Moscú ha rechazado las llamadas a un alto el fuego incondicional a largo plazo, algo que Kiev ha solicitado, diciendo que en cambio está presionando por un acuerdo de paz final. Las negociaciones entre las dos partes, mediadas por Estados Unidos, se han estancado debido al destino de las regiones orientales de Ucrania, parcialmente ocupadas por Rusia y que Moscú quiere que Kiev ceda. Los dos bandos también mantuvieron un alto el fuego por la Pascua ortodoxa el año pasado. Pero el respiro llega en medio de los esfuerzos estancados para detener la invasión de Rusia, con la atención de Estados Unidos ahora centrada en la guerra del Medio Oriente.

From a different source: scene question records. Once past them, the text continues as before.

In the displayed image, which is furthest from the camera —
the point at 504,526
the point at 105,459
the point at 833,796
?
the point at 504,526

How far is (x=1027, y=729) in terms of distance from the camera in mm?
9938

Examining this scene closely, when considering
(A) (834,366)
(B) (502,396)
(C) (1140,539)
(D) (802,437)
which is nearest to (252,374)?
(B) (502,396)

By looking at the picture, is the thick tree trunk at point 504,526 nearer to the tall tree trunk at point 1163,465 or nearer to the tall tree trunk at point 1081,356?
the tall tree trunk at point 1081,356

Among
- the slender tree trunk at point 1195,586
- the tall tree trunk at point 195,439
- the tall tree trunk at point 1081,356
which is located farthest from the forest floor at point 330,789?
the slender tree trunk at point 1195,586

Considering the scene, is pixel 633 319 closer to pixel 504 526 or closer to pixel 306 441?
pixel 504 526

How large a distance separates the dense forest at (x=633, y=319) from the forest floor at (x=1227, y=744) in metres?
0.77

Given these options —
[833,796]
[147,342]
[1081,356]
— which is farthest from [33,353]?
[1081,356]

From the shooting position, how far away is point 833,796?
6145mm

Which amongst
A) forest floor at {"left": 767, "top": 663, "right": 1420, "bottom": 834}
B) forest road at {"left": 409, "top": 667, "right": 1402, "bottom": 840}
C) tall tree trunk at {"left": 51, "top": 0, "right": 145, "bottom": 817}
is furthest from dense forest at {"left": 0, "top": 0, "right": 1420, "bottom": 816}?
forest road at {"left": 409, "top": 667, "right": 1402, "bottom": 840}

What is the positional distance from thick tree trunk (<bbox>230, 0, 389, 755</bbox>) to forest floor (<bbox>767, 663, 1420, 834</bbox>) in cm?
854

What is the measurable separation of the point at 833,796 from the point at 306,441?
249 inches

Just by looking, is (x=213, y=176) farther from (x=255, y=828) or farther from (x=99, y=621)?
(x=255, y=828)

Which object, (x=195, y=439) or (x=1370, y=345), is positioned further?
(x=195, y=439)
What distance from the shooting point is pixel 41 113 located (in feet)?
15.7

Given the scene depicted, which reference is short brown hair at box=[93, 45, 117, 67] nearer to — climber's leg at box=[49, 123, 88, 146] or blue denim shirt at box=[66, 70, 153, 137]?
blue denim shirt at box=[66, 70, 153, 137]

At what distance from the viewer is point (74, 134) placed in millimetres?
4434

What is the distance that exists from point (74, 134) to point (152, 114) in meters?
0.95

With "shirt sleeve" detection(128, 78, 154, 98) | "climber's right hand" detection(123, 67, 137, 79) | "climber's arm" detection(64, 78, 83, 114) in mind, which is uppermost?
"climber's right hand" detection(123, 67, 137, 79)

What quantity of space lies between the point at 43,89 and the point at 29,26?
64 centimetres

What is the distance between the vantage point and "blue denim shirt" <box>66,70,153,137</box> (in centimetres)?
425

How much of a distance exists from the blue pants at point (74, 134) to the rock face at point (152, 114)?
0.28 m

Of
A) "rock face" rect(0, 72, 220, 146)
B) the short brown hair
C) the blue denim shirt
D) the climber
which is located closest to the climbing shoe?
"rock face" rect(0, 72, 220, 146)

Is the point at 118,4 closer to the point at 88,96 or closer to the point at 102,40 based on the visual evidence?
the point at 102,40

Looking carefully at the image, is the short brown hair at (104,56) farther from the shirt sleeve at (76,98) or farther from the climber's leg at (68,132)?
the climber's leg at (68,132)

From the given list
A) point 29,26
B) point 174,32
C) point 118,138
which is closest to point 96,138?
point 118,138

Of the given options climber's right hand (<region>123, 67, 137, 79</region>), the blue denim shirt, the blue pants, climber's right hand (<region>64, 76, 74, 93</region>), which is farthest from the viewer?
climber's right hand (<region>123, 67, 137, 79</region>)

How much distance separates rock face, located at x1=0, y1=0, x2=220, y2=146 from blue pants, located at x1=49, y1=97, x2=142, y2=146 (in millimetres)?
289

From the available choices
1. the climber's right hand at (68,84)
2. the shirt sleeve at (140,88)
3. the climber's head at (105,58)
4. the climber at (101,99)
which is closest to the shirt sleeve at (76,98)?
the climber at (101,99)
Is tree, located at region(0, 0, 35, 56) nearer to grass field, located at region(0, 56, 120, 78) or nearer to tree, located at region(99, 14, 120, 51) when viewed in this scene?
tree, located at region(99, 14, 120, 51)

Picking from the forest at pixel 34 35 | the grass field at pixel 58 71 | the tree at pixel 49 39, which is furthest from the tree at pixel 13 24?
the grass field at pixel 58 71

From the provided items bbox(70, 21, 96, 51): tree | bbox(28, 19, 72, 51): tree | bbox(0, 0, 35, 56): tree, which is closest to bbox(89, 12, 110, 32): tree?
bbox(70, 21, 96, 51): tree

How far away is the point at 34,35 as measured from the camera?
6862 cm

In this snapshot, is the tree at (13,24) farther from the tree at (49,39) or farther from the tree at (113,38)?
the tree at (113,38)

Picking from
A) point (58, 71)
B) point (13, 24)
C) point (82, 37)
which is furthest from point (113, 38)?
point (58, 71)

La administración del presidente estadounidense, Donald Trump, probablemente extenderá a partir del viernes una exención que permite a los países comprar algo de petróleo ruso sancionado y productos petroleros, dijeron dos fuentes familiarizadas con el asunto a Reuters. El Departamento del Tesoro de Estados Unidos ha permitido compras de petróleo ruso y productos en el mar desde mediados de marzo con una exención de 30 días que vence el 11 de abril, como parte de los esfuerzos para controlar los precios mundiales de la energía durante la guerra entre Estados Unidos e Israel con Irán. Las exenciones han sido criticadas por políticos en Estados Unidos y en el extranjero, ya que podrían complicar los esfuerzos de Occidente para privar a Rusia de ingresos para su guerra en Ucrania y poner a Washington en desacuerdo con sus aliados.

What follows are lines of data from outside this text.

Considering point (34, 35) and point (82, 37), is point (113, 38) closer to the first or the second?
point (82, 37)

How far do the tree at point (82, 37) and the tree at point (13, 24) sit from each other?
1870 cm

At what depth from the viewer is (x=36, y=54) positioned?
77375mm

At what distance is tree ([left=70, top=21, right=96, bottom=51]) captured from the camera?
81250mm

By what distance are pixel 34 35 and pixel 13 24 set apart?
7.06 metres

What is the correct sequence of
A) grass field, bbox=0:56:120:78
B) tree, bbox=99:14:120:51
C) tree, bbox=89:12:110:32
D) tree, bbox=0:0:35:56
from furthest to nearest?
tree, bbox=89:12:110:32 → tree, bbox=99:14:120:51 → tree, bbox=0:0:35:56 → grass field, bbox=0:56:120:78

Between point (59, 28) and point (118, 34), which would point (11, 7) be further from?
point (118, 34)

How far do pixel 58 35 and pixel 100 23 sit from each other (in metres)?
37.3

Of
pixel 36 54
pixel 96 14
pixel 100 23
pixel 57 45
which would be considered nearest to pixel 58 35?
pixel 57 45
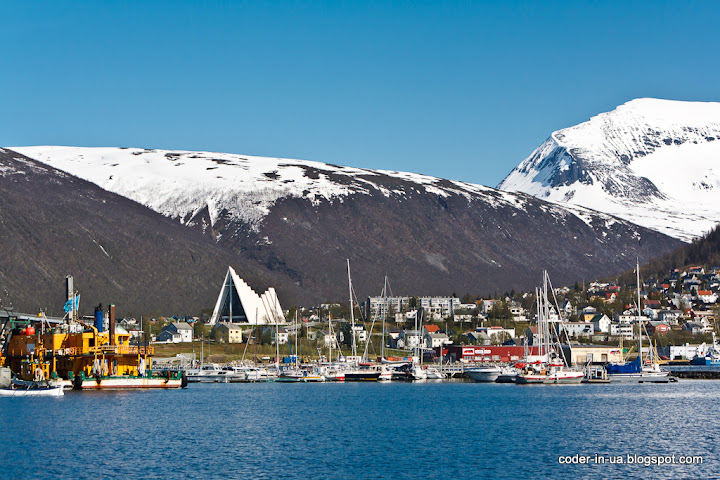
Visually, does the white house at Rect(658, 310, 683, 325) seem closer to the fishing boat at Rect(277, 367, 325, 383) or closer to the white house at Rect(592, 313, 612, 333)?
the white house at Rect(592, 313, 612, 333)

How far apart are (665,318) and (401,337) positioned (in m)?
52.9

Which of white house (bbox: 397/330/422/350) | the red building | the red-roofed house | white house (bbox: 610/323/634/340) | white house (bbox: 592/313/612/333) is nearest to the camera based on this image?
the red building

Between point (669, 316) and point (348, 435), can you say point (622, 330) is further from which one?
point (348, 435)

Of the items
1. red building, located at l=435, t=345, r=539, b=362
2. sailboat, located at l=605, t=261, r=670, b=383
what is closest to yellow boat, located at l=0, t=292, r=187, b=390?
sailboat, located at l=605, t=261, r=670, b=383

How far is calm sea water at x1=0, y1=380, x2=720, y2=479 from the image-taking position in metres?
45.7

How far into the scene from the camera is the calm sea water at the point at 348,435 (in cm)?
4572

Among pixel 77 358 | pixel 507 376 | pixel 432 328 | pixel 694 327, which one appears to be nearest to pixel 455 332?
pixel 432 328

Un tribunal ruso el viernes colocó en detención preventiva hasta el 10 de mayo a un periodista del diario independiente Novaya Gazeta, un día después de que la policía registrara la sede de la publicación en Moscú. Oleg Roldugin fue arrestado el jueves. Había informado sobre presunta corrupción entre altos funcionarios rusos, incluidos el ex presidente Dmitry Medvedev y el líder checheno Ramzan Kadyrov. Rusia ha emprendido una represión contra los medios de comunicación independientes desde el lanzamiento de su ofensiva en Ucrania en febrero de 2022.

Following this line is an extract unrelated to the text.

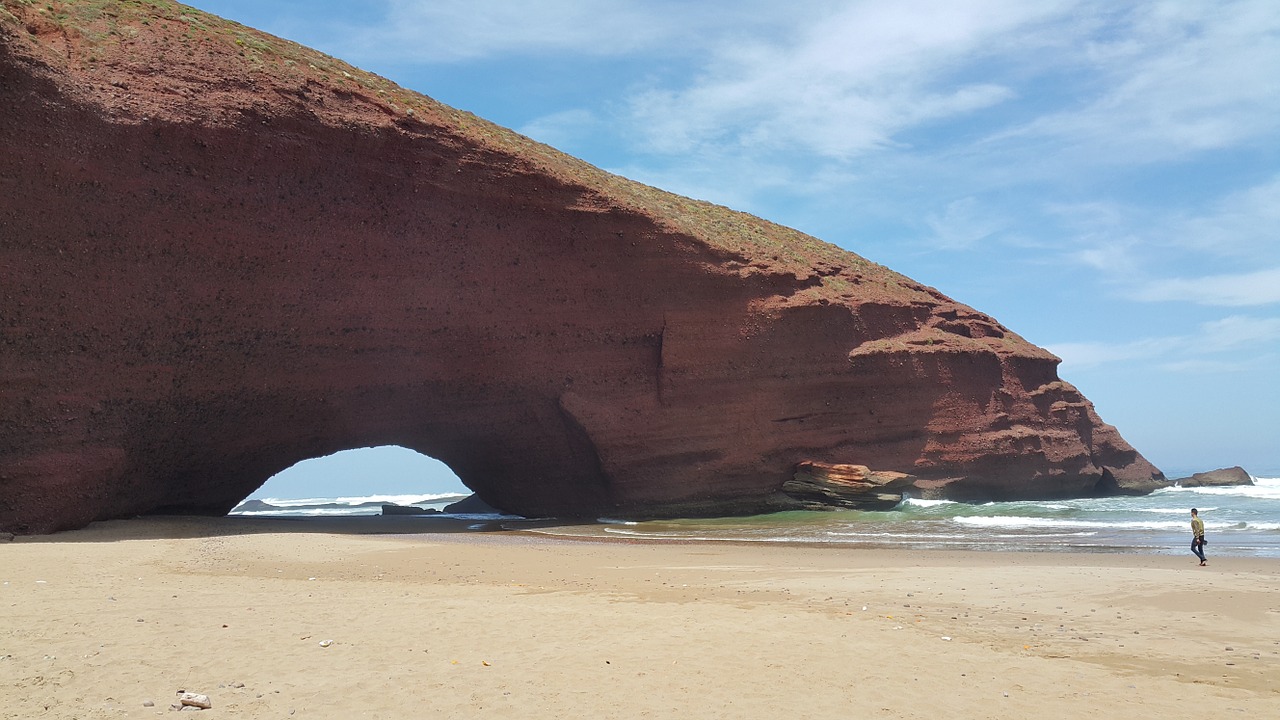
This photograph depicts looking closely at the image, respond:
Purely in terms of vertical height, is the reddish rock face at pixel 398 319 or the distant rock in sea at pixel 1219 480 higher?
the reddish rock face at pixel 398 319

Estonia, miembro de la OTAN, se abstendrá de detener los buques de la «flota sombra» de Rusia en el Mar Báltico, preocupada de que capturar barcos cisterna y otros navíos sancionados por Occidente pueda llevar a Moscú a defenderlos militarmente, dijo un comandante senior el viernes. Gran Bretaña y otras naciones europeas, incluidas Francia, Bélgica y Suecia, han intensificado los esfuerzos para detener los viejos buques cisterna utilizados por Moscú para asegurar financiación vital para su guerra de cuatro años contra Ucrania. Pero Estonia, el estado báltico más septentrional ubicado cerca de las principales instalaciones de exportación de petróleo y combustible de Rusia en el Golfo de Finlandia, está actuando con moderación después de un intento fallido de abordar un buque ruso el año pasado.